The latest news reports suggest that the BACP or British Association for Counseling & Psychotherapy website has been hit by a variant of the CTB-Locker ransomware. The variant of ransomware,from the family of CTB-Locker, is actually the first ever ransomware family created to target websites, and not computers.
Ransomware hijacks a website
BACP is a professional body representing counseling and psychotherapy with qualified and experienced members that works toward a better standard of therapeutic practice. Following the attack, the attackers now hold the website to a ransom.
The greeting page of the website now bears a message outlining instructions on how to pay off the extortionists: An amount of $150 (£100) in Bitcoin must be credited into the account mentioned by February 22, failing which the association’s web data will remain scrambled forever.
“Your scripts, documents, photos, databases and other important files have been encrypted with strongest encryption algorithm AES-256 and unique key, generated for this site. Decryption key is stored on a secret Internet server and nobody can decrypt your files until you pay and obtain the decryption key”, reads the front page of the hijacked website.

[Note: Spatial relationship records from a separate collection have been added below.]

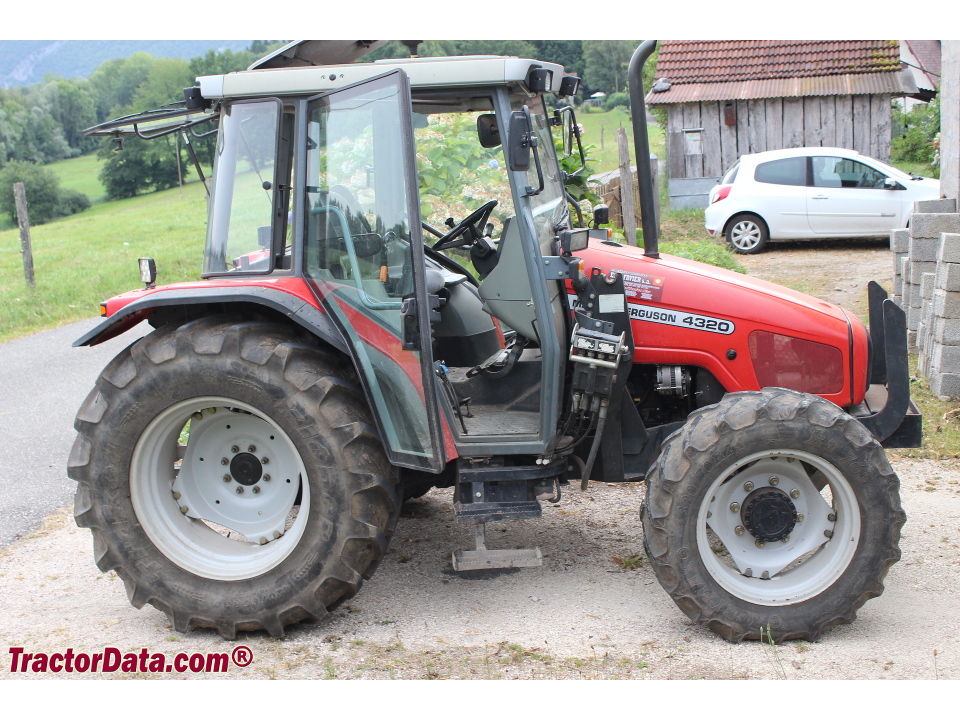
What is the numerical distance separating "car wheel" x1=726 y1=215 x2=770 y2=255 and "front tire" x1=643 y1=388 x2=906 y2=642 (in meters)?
11.6

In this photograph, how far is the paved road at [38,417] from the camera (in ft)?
18.1

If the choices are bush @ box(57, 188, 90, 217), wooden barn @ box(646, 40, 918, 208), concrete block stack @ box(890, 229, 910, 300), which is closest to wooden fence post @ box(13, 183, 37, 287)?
concrete block stack @ box(890, 229, 910, 300)

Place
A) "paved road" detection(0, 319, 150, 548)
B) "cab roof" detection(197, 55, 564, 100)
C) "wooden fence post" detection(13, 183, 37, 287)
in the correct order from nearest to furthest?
"cab roof" detection(197, 55, 564, 100)
"paved road" detection(0, 319, 150, 548)
"wooden fence post" detection(13, 183, 37, 287)

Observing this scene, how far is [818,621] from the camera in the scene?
3.50 metres

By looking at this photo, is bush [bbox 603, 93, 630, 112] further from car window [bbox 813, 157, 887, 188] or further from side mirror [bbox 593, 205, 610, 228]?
car window [bbox 813, 157, 887, 188]

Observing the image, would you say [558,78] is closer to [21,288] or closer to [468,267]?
[468,267]

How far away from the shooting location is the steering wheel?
4109mm

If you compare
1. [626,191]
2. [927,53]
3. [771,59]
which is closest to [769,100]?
[771,59]

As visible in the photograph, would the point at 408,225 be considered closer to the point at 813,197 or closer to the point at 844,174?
the point at 813,197

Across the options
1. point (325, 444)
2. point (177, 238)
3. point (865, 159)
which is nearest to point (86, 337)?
point (325, 444)

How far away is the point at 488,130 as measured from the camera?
366 centimetres

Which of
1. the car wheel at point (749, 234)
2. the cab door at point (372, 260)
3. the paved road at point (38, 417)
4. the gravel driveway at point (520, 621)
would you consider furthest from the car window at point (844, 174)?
the cab door at point (372, 260)

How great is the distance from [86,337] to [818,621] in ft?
11.1

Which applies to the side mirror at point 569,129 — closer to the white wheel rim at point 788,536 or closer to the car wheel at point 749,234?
the white wheel rim at point 788,536
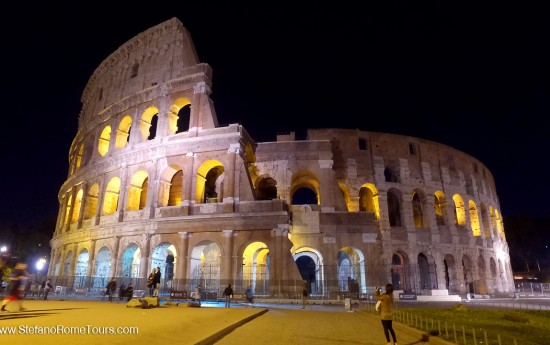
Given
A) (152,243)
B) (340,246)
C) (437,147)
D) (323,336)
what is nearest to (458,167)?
(437,147)

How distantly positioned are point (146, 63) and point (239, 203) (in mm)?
15926

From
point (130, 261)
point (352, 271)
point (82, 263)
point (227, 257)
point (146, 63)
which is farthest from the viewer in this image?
point (146, 63)

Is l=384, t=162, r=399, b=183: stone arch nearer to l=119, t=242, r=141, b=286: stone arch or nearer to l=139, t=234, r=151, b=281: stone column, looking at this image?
l=139, t=234, r=151, b=281: stone column

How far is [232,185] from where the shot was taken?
22500 mm

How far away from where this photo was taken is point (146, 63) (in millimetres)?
29531

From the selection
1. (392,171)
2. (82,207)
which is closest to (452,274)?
(392,171)

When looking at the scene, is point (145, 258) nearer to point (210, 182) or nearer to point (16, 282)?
point (210, 182)

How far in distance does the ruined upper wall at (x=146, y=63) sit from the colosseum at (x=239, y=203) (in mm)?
119

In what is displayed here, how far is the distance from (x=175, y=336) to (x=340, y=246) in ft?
57.2

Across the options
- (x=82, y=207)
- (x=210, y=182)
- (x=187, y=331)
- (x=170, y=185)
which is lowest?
(x=187, y=331)

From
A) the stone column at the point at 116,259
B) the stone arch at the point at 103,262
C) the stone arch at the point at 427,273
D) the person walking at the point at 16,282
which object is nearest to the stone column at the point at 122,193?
the stone column at the point at 116,259

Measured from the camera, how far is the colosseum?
21766 millimetres

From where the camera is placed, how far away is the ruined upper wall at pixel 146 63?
1091 inches

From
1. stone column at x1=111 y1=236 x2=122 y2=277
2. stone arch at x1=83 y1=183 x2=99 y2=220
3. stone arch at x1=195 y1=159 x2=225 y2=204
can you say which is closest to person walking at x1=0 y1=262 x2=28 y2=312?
stone arch at x1=195 y1=159 x2=225 y2=204
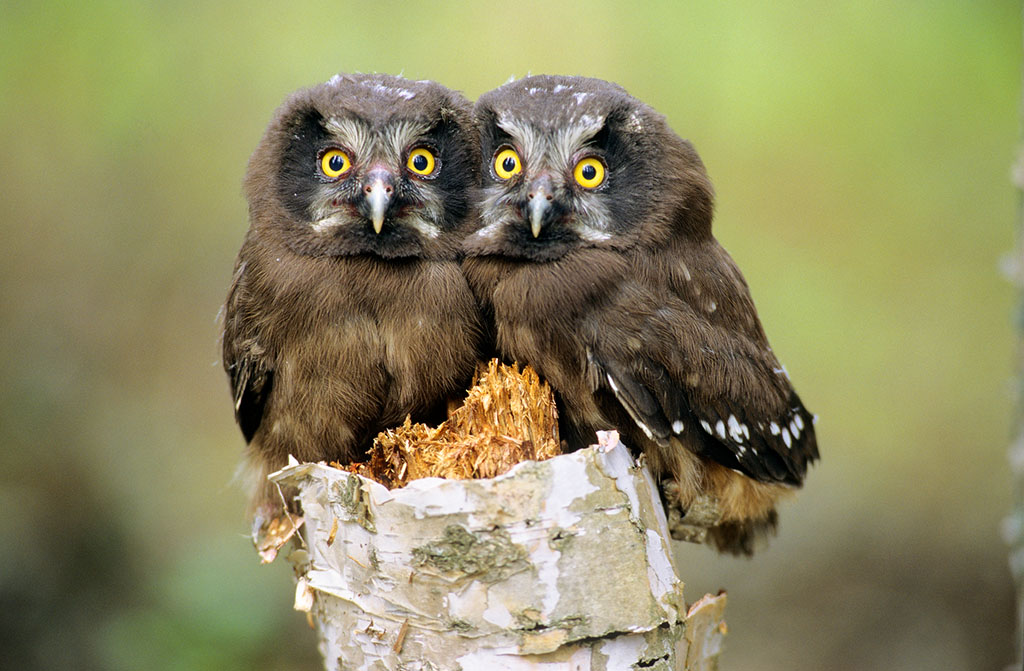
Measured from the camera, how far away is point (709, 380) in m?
2.74

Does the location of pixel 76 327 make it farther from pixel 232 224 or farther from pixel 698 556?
pixel 698 556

How the ransomware functions
The ransomware, CTB-Locker, encrypts files on infected machines, and then demands payment for the decryption key. Without this key, the contents are likely to lose its value. So far, it is believed the ransom has not been paid as the crooks’ Bitcoin wallet appears to be empty and no currency has been moved from it.
What’s worth mentioning here is that CTB-Locker is known to affect Windows computers in general and BACP.co.uk appears to be powered by Linux, probably kernel version 2.6.32 to 2.6.35. The ransomware generally gets installed when a user inadvertently opens a spam email attachment or browsing a malicious website.